The study concludes that if we build enough wind farms, damn enough rivers and grow sufficient biomass to produce ample kilowatts to make any real difference in meeting global energy demands—we would have to allow for a huge invasion of nature, which he says is unacceptable.
By calculating the amount of energy that each renewable source can produce in terms of the area of land disturbed, Ausubel determined that renewable energy is more of a recipe for disaster than a plausible way to save the world.
The results, published in the current issue of International Journal of Nuclear Governance, Economy and Ecology, asserts that in order to have met the electricity demand back in 2005 for the United States, an area the size of Texas would have to be covered with wind structures running round the clock to extract, store and transport the energy.
New York City would require the entire area of Connecticut to become a wind farm to fully power all its electrical equipment and gadgets.

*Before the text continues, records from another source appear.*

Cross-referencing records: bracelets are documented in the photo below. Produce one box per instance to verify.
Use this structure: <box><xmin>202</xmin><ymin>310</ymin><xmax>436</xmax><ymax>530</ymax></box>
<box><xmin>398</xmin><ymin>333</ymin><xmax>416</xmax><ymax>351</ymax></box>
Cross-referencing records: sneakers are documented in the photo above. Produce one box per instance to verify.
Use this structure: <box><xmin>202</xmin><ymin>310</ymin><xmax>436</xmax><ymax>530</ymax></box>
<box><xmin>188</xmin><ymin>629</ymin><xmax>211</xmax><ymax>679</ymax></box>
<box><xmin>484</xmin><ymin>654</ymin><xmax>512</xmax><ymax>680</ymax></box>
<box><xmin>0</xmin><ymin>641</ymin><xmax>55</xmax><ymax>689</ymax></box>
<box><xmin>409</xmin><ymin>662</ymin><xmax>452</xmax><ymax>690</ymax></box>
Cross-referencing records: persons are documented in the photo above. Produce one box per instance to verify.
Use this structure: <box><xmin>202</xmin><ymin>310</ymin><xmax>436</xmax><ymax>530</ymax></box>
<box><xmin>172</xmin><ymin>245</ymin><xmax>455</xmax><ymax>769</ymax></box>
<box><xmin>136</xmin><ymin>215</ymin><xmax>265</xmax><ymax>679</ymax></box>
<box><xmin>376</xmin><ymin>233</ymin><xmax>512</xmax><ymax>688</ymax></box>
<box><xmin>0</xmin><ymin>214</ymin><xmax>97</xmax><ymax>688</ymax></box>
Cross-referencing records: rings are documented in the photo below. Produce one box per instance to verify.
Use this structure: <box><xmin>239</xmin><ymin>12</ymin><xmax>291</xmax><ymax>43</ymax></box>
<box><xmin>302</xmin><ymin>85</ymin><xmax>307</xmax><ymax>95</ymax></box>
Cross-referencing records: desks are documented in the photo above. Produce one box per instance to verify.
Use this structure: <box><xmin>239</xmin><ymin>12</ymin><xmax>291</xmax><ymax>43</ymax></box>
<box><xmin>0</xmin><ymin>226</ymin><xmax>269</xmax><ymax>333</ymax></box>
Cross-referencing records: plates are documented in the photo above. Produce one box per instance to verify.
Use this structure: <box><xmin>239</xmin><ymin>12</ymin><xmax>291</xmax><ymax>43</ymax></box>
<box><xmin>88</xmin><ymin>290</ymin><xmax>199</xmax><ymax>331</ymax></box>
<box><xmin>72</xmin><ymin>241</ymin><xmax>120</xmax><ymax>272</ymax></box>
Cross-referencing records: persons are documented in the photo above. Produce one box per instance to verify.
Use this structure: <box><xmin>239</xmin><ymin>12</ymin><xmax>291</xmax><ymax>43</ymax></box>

You can convert every kilowatt generated directly into land area disturbed, Ausubel said. “The biomass or wind will produce one or two watts per square meter. So every watt or kilowatt you want for light bulbs in your house can be translated into your hand reaching out into nature taking land.”
Other scientists are unenthusiastic about Ausubel’s analysis and say that his use of energy density as the only metric leaves out other factors.
“In general, I would say his use of energy density just does not capture the entire scope of issues and capabilities for all the different resources,” said John A. Turner, a principal scientist at the U.S. National Renewable Energy Laboratory.
Turner, who was not a part of the study, points out that some technologies are better than others as far as land use goes. He explains that if the entire United States were to be powered by solar cells with 10 percent efficiency, an area about 10,000 square miles would have to be covered by solar panels in sunny areas.
“Now there’s 3.7 million square miles of area for the continental U.S.” Turner said. “This represents a very, very tiny area. And that’s just one technology.”
While Turner agrees that nuclear power, for example, actually leaves a smaller carbon footprint than renewables, he says the waste issue associated with nuclear technology should also be considered.
“We have a finite amount of time, a finite amount of money and a finite amount of energy, and we need to be very careful about the choices we make as we build this new energy infrastructure,” Turner said. “I’d like to see something that will last for millennia and certainly solar, wind and biomass will last as long as the sun shines.”